Ricardo Amadasi é um artista para quem a criação artística é um permanente
compromisso ético. Sua recusa a avalizar a vida como ela é (ainda que se mantenha sempre atento a ela) proporciona coesão à sua obra e coerência à sua atuação social como criador e curador do Museu de Arte Popular de Diadema.

A figura humana sempre esteve no centro das preocupações de sua obra. Em sua escultura, encontramos com freqüência figuras humanas isoladas, lutando em vão contra forças que as oprimem em escala desproporcional.
Na série de gravuras iniciada em 2011, o ser humano continua a ser o tema central, mas agora ele assume nova forma e nova condição. Essas novas forma e condição projetam o desejo utópico de Ricardo – a felicidade equitativa e compartilhada – para outro tempo e outro lugar.

Essas gravuras exploram um mundo que, diferente deste em que vivemos agora, foi feito para a escala humana. Não nos deparamos com as estruturas opressoras, a tragédia banalizada no cotidiano ou a aspiração metafísica, tão presentes nas esculturas de Ricardo nos últimos 20 anos. O mundo dessas gravuras é um espaço e um tempo quase indeterminados em que cada pequeno gesto tensiona a vida coletiva para, logo em seguida, retomar o repouso e a consonância estampada nos semblantes serenos de suas figuras humanas.

Esses seres humanos são figuras emblemáticas, não seres reais. Estão sempre em grupos numerosos e parecem amalgamados como um único ser de várias faces. Ao contrário das figuras de suas esculturas – sempre em gestos angulosos e crispados –, os seres dessas gravuras arranjam-se e rearranjam-se em linhas de (baixa) tensão, sinuosas e ondulantes. Esses seres compõem conjuntos de uma beleza serena quase inverossímeis para nossos olhos cínicos (pós)modernos.

Algumas das gravuras se organizam em torno de figuras circulares (“Cabelos e cavalos desenhando um círculo”, por exemplo) ou têm círculos como formas determinantes em sua composição.

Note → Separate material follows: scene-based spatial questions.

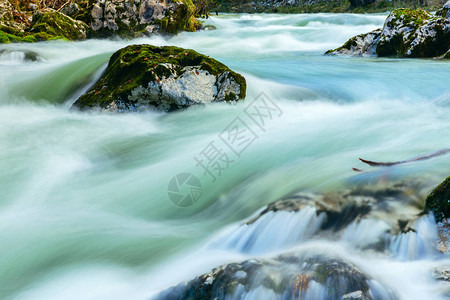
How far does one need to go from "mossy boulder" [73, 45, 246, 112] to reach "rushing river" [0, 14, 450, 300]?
227mm

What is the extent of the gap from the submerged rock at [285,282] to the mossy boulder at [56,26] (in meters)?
12.8

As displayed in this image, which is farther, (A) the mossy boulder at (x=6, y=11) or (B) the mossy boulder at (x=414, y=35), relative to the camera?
(A) the mossy boulder at (x=6, y=11)

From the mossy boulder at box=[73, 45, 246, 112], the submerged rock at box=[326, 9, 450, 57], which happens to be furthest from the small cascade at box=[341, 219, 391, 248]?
the submerged rock at box=[326, 9, 450, 57]

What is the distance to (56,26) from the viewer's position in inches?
546

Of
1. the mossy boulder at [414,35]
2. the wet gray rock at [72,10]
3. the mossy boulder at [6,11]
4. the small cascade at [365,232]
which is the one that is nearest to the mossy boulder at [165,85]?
the small cascade at [365,232]

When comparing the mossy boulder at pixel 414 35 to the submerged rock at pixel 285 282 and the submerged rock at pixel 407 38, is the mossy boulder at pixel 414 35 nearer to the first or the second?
the submerged rock at pixel 407 38

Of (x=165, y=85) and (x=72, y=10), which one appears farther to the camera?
(x=72, y=10)

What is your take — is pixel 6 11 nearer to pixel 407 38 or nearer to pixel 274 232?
pixel 407 38

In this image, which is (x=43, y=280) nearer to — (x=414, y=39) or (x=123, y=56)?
(x=123, y=56)

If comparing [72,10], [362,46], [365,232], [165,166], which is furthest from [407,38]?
[72,10]

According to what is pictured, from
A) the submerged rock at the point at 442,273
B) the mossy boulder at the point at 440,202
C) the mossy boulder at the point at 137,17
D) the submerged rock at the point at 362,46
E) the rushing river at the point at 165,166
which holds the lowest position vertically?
the rushing river at the point at 165,166

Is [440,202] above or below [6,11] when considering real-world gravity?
below

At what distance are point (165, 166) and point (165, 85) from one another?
197 centimetres

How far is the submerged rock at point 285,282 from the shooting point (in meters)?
2.30
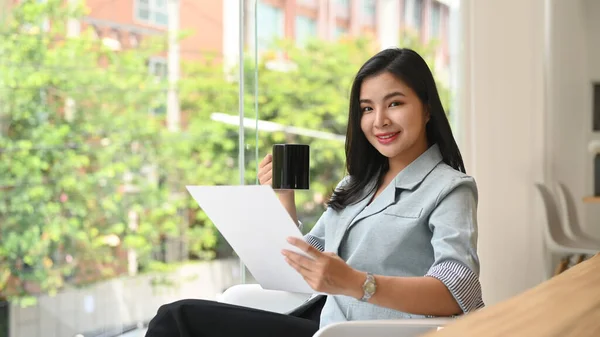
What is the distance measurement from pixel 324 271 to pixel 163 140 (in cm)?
305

Na tradição simbólica de diversos povos, o círculo está associado às idéias de perfeição, ausência de limites, eternidade e valores imateriais. Tendo isto em mente, podemos entender como essa série de gravuras fazem um contraponto coerente com a obra escultórica anterior de Amadasi, a qual associa o enquadramento do indivíduo nas conformações ortogonais do sistema, com seus ângulos obtusos.

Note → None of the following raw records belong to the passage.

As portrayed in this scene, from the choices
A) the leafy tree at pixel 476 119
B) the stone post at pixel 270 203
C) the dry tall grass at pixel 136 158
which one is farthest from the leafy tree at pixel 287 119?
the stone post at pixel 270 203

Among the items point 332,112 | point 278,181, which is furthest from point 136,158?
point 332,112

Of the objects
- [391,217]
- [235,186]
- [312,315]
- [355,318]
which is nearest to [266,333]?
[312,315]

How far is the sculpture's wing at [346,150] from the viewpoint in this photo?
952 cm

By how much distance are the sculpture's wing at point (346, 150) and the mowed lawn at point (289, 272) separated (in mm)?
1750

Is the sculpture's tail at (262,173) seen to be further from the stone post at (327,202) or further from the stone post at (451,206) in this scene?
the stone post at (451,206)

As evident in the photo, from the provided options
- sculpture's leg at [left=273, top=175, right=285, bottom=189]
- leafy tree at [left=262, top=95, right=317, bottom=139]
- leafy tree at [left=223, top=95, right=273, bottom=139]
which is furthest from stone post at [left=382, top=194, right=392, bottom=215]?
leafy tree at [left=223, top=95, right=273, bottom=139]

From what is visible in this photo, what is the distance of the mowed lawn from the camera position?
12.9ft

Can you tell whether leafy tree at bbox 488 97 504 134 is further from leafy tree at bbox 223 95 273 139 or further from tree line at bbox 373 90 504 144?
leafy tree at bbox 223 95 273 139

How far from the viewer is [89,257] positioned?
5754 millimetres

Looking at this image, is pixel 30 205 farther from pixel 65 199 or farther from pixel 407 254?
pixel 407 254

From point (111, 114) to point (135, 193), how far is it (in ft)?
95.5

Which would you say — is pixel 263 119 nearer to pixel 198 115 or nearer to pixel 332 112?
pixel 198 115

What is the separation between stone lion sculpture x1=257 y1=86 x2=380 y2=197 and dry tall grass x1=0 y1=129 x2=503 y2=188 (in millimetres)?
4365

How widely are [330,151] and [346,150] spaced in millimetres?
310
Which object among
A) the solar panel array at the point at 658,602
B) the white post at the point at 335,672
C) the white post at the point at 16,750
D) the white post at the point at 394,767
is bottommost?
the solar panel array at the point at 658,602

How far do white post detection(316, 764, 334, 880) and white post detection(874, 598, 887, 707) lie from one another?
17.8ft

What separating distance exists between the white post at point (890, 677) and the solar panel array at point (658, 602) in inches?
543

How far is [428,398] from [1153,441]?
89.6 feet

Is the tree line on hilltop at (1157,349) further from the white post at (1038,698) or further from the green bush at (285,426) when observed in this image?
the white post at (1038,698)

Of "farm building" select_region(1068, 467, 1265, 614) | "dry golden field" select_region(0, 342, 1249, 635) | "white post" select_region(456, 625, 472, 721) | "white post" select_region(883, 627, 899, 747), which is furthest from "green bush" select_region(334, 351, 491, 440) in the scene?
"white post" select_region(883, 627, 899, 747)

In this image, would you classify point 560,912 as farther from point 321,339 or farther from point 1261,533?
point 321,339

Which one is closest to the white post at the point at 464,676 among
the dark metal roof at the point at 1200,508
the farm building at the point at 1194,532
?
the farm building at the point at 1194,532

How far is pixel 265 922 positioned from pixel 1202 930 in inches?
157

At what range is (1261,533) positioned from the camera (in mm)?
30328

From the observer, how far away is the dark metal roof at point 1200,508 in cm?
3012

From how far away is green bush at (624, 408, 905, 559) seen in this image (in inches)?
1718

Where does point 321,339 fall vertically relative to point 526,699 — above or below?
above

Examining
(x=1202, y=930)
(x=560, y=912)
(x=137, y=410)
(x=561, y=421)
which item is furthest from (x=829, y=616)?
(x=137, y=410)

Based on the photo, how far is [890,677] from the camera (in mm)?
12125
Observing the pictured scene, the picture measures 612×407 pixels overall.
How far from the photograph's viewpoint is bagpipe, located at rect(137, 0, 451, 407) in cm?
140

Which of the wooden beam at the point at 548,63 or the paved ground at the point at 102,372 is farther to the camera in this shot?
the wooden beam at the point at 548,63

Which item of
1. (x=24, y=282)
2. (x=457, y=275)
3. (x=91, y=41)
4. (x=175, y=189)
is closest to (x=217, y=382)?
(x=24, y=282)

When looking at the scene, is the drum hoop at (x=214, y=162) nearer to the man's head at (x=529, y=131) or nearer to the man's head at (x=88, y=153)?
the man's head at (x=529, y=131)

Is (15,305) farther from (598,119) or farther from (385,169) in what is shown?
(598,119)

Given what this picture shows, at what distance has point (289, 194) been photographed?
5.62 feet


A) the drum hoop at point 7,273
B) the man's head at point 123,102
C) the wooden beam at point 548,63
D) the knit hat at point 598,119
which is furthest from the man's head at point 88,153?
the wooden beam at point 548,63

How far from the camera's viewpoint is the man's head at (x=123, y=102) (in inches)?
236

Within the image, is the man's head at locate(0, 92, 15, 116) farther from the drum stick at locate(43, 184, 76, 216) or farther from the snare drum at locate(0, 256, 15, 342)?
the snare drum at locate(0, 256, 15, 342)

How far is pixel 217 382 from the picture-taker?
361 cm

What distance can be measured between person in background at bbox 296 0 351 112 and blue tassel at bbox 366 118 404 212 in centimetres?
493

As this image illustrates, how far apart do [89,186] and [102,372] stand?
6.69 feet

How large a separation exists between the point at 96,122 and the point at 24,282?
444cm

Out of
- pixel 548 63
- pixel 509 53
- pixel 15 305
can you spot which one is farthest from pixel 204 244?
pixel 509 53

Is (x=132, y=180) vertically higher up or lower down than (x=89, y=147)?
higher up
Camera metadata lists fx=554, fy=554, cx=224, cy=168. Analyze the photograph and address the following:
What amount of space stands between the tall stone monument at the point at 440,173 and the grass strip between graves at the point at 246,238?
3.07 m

Situações coletivas populares revelam uma redescoberta da felicidade não-egoísta (nas gravuras “Um dia de farofa na praia” e “Somos o que somos juntos”, por exemplo). O sol é um fenômeno moral, humanizado (em “Foi num dia de sol e muitos pássaros”). Os pássaros, os balões e as pipas, emblemas da liberdade. Em “Aula de matemática na vila”, as formas ortogonais e angulosas
retornam, re-significadas: não representam mais os enquadramentos do sistema – “cúbica existência/ aspirando ao círculo” (nos versos de Dalila Teles Veras) –, mas os condicionamentos dos conjuntos e sub-conjuntos sociais numa racionalidade sensível que permeia a projetada vida coletiva plena. A vontade de liberdade teria, então, sobrepujado a luta pela satisfação das
necessidades naturais. A matemática sensível estaria, já, a serviço da superação generosa da racionalidade administrativa capitalista.

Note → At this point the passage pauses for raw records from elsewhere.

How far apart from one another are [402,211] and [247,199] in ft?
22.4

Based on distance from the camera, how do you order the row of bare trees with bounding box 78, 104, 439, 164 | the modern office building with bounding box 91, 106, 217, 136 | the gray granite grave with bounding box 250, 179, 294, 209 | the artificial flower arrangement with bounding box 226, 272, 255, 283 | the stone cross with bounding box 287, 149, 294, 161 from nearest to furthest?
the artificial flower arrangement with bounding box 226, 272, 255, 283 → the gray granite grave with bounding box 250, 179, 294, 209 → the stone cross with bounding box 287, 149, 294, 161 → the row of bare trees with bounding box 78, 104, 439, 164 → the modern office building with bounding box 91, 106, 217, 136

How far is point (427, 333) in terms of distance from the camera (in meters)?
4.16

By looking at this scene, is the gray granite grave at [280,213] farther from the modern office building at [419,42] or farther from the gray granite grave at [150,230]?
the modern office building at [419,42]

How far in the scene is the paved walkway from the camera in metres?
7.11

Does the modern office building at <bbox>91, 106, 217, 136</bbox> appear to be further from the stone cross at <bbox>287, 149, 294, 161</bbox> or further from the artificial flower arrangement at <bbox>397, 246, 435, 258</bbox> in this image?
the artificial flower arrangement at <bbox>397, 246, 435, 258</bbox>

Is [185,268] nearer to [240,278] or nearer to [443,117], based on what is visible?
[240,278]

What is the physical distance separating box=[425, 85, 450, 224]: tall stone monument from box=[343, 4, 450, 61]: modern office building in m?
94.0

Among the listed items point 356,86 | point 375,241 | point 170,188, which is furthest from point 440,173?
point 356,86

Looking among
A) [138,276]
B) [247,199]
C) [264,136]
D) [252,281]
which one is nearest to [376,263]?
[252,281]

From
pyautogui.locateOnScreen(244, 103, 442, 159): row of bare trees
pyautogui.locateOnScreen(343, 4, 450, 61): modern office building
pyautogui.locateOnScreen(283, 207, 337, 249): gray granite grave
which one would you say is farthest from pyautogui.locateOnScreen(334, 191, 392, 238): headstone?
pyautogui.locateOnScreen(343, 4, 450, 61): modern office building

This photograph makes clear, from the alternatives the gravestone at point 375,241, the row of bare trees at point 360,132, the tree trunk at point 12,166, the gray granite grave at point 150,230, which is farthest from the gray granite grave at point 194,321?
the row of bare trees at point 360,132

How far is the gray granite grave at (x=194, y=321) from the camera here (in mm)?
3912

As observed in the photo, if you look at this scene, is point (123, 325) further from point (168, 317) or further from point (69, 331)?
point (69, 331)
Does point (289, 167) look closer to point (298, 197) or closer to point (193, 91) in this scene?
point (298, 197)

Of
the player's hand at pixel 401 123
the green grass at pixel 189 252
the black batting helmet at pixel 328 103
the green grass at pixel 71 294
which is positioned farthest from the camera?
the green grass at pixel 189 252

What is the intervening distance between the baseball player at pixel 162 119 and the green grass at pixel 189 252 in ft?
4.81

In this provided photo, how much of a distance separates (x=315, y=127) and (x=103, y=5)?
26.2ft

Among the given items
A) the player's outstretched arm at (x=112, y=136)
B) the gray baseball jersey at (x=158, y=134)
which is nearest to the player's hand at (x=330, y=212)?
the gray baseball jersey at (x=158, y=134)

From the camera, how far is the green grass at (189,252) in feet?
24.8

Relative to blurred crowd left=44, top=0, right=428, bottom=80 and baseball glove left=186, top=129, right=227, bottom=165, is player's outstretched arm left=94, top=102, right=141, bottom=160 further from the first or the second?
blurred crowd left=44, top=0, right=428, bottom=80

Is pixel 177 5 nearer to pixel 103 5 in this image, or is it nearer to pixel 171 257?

A transição para esse novo mundo – um país de são saruê: “O lugar melhor que neste mundo se vê”, nos versos de Manoel Camilo dos Santos – é representada nas imagens de passagem de gravuras como “Nós queremos mais”, “Travessia – a viagem” e “O portal dos sonhos”. Nesse novo mundo, tudo é transitável; não há espaços interiores, fechados. Mesmo onde há paredes e janelas, os diferentes planos transpassam-se e fundem-se.

Haverá lugar para a arte num mundo assim? Teremos fome de quê? Que realidade ainda haverá para transfigurar? Num mundo disciplinado pelo livre compromisso mútuo, terá alguma função a indisciplina da arte? Essas gravuras de Ricardo Amadasi parecem sugerir que, mesmo num mundo não avaro, generoso e solidário, os seres humanos quererão mais, terão fome e sede
espiritual, desejarão o inútil e caberá aos artistas manterem vivo o apreço pela luz e pelas pipas.